== Short exercise ==
Copy out all of the records below word for word, leaving the pictures out.

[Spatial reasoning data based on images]
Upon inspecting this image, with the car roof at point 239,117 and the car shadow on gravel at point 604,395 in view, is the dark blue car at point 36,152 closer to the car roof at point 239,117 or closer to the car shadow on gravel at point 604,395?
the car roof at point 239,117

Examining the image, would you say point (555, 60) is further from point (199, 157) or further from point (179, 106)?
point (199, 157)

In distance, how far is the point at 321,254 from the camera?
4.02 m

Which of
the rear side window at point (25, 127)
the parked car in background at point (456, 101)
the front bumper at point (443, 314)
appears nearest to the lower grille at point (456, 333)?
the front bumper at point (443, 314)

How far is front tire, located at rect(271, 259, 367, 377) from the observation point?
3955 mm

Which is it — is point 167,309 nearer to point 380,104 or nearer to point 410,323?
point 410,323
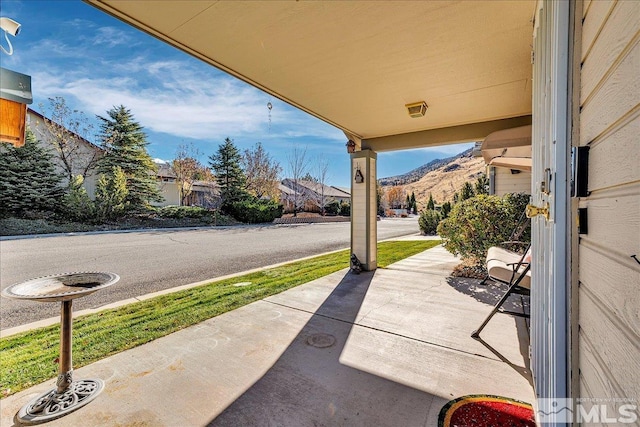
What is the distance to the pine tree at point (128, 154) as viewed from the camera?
18188 millimetres

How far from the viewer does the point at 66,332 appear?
72.0 inches

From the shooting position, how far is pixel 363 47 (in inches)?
92.8

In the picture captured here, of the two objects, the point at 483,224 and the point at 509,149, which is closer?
the point at 509,149

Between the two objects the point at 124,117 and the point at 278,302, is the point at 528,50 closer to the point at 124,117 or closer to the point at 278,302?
the point at 278,302

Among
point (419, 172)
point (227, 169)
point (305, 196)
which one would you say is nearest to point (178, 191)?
point (227, 169)

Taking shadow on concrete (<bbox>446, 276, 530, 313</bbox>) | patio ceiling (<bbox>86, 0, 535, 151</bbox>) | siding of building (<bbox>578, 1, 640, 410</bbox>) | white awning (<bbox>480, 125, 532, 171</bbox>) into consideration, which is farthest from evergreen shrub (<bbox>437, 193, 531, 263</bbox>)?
siding of building (<bbox>578, 1, 640, 410</bbox>)

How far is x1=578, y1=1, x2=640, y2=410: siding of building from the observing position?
59 centimetres

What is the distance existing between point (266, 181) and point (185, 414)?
76.6ft

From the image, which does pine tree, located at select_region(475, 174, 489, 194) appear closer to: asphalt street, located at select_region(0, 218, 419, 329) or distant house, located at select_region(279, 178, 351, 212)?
asphalt street, located at select_region(0, 218, 419, 329)

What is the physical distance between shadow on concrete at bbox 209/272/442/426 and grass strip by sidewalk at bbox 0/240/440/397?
1289 millimetres

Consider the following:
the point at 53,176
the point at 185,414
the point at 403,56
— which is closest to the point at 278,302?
the point at 185,414

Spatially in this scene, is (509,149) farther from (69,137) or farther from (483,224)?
(69,137)

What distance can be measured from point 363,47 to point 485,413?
2663mm

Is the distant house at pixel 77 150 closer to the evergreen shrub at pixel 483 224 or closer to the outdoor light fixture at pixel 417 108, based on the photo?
the outdoor light fixture at pixel 417 108
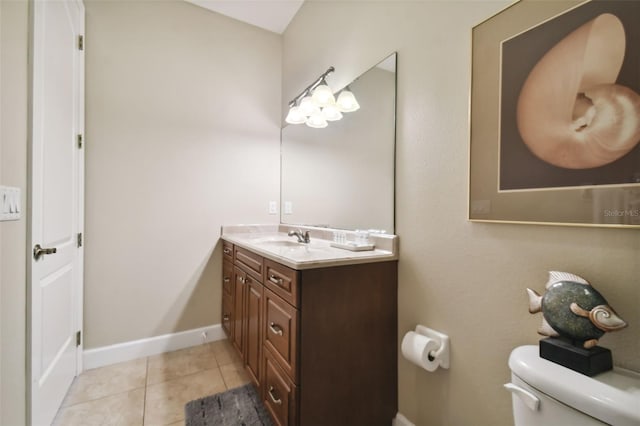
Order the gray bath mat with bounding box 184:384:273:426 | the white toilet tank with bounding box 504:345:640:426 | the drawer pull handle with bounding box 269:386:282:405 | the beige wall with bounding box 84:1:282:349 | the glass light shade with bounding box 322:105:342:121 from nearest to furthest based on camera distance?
the white toilet tank with bounding box 504:345:640:426
the drawer pull handle with bounding box 269:386:282:405
the gray bath mat with bounding box 184:384:273:426
the glass light shade with bounding box 322:105:342:121
the beige wall with bounding box 84:1:282:349

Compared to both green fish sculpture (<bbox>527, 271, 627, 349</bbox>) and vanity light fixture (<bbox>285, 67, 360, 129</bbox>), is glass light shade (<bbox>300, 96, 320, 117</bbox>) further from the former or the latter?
green fish sculpture (<bbox>527, 271, 627, 349</bbox>)

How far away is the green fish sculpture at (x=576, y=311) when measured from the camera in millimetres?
664

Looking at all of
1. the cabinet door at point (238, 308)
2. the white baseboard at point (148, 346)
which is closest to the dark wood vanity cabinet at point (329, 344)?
the cabinet door at point (238, 308)

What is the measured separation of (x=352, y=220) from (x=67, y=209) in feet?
5.53

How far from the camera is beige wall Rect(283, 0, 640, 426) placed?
764mm

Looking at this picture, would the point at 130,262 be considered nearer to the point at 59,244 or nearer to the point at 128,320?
the point at 128,320

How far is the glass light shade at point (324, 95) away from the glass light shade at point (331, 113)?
0.05 m

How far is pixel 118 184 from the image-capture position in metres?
2.00

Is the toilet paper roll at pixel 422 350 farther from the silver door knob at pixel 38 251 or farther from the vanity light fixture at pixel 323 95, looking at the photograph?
the silver door knob at pixel 38 251

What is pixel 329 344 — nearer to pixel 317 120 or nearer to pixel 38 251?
pixel 38 251

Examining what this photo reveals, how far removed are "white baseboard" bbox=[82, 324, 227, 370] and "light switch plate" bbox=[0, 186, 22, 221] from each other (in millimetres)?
1405

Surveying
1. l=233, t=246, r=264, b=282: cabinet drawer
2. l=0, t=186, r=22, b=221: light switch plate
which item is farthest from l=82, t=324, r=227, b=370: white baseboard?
l=0, t=186, r=22, b=221: light switch plate

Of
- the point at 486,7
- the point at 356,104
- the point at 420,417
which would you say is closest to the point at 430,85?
the point at 486,7

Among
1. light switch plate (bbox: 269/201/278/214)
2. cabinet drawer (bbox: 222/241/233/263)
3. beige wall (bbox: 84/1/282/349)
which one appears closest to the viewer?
beige wall (bbox: 84/1/282/349)
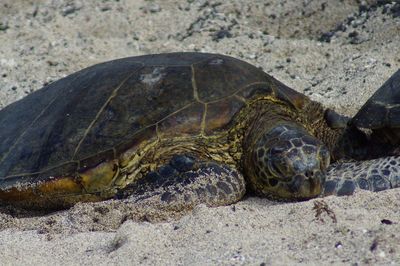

== The completed task ==
Upon inspecting this image, with the car roof at point 239,117 and the car shadow on gravel at point 604,395 in view, is the dark blue car at point 36,152 closer to the car roof at point 239,117 or closer to the car shadow on gravel at point 604,395?
the car roof at point 239,117

Examining the image, would you say point (555, 60) is further from point (199, 157) or further from point (179, 106)?
point (199, 157)

In distance, how far is the point at 321,254 from the camera?
4.02 m

Which of
the rear side window at point (25, 127)
the parked car in background at point (456, 101)
the front bumper at point (443, 314)
appears nearest to the lower grille at point (456, 333)?
the front bumper at point (443, 314)

How far is front tire, located at rect(271, 259, 367, 377) from the observation point?
3955 mm

Which is it — is point 167,309 nearer to point 380,104 or nearer to point 410,323?
point 410,323
What is the distance to the pine tree at point (128, 154) as viewed from the camera?
18188 millimetres

How far from the viewer does the point at 66,332 appear?
72.0 inches

From the shooting position, how far is pixel 363 47 (in inches)?
92.8

In the picture captured here, of the two objects, the point at 483,224 and the point at 509,149, which is closer?
the point at 509,149

Between the two objects the point at 124,117 and the point at 278,302, is the point at 528,50 closer to the point at 124,117 or closer to the point at 278,302?
the point at 278,302

Among
point (419, 172)
point (227, 169)
point (305, 196)
which one would you say is nearest to point (178, 191)?
point (227, 169)

Taking shadow on concrete (<bbox>446, 276, 530, 313</bbox>) | patio ceiling (<bbox>86, 0, 535, 151</bbox>) | siding of building (<bbox>578, 1, 640, 410</bbox>) | white awning (<bbox>480, 125, 532, 171</bbox>) into consideration, which is farthest from evergreen shrub (<bbox>437, 193, 531, 263</bbox>)?
siding of building (<bbox>578, 1, 640, 410</bbox>)

How far is x1=578, y1=1, x2=640, y2=410: siding of building from the observing position?
59 centimetres

What is the distance existing between point (266, 181) and point (185, 414)?
76.6ft

From the image, which does pine tree, located at select_region(475, 174, 489, 194) appear closer to: asphalt street, located at select_region(0, 218, 419, 329) or distant house, located at select_region(279, 178, 351, 212)?
asphalt street, located at select_region(0, 218, 419, 329)

What is the physical distance between shadow on concrete at bbox 209/272/442/426 and grass strip by sidewalk at bbox 0/240/440/397?
1289 millimetres

Consider the following:
the point at 53,176
the point at 185,414
the point at 403,56
— which is closest to the point at 278,302?
the point at 185,414

Spatially in this scene, is (509,149) farther from (69,137) or farther from (483,224)?
(69,137)

What distance can be measured from point 363,47 to point 485,413?
2663mm

Is the distant house at pixel 77 150 closer to the evergreen shrub at pixel 483 224 or closer to the outdoor light fixture at pixel 417 108, based on the photo?
the outdoor light fixture at pixel 417 108
Order the gray bath mat with bounding box 184:384:273:426 | the white toilet tank with bounding box 504:345:640:426 | the drawer pull handle with bounding box 269:386:282:405 | the beige wall with bounding box 84:1:282:349 | the glass light shade with bounding box 322:105:342:121 from nearest to furthest based on camera distance?
the white toilet tank with bounding box 504:345:640:426
the drawer pull handle with bounding box 269:386:282:405
the gray bath mat with bounding box 184:384:273:426
the glass light shade with bounding box 322:105:342:121
the beige wall with bounding box 84:1:282:349

Compared to both green fish sculpture (<bbox>527, 271, 627, 349</bbox>) and vanity light fixture (<bbox>285, 67, 360, 129</bbox>), is glass light shade (<bbox>300, 96, 320, 117</bbox>) further from the former or the latter?
green fish sculpture (<bbox>527, 271, 627, 349</bbox>)

How far away is the green fish sculpture at (x=576, y=311) when measured from the camera in millimetres?
664

Looking at all of
1. the cabinet door at point (238, 308)
2. the white baseboard at point (148, 346)
which is closest to the dark wood vanity cabinet at point (329, 344)?
the cabinet door at point (238, 308)

What is the measured separation of (x=352, y=220) from (x=67, y=209) in feet?
5.53

How far from the camera is beige wall Rect(283, 0, 640, 426) placed?
764mm

Looking at this picture, would the point at 130,262 be considered nearer to the point at 59,244 or nearer to the point at 128,320?
the point at 128,320

How far is the glass light shade at point (324, 95) away from the glass light shade at point (331, 113)?
0.05 m

How far is pixel 118 184 from the image-capture position in metres?
2.00

Is the toilet paper roll at pixel 422 350 farther from the silver door knob at pixel 38 251 or farther from the vanity light fixture at pixel 323 95, looking at the photograph?
the silver door knob at pixel 38 251

What is pixel 329 344 — nearer to pixel 317 120 or nearer to pixel 38 251?
pixel 38 251

Examining what this photo reveals, how far removed are "white baseboard" bbox=[82, 324, 227, 370] and "light switch plate" bbox=[0, 186, 22, 221] from each other (in millimetres)?
1405

Surveying
1. l=233, t=246, r=264, b=282: cabinet drawer
2. l=0, t=186, r=22, b=221: light switch plate
which item is farthest from l=82, t=324, r=227, b=370: white baseboard?
l=0, t=186, r=22, b=221: light switch plate

Of
- the point at 486,7
- the point at 356,104
- the point at 420,417
which would you say is closest to the point at 430,85?
the point at 486,7

Among
1. light switch plate (bbox: 269/201/278/214)
2. cabinet drawer (bbox: 222/241/233/263)
3. beige wall (bbox: 84/1/282/349)
which one appears closest to the viewer?
beige wall (bbox: 84/1/282/349)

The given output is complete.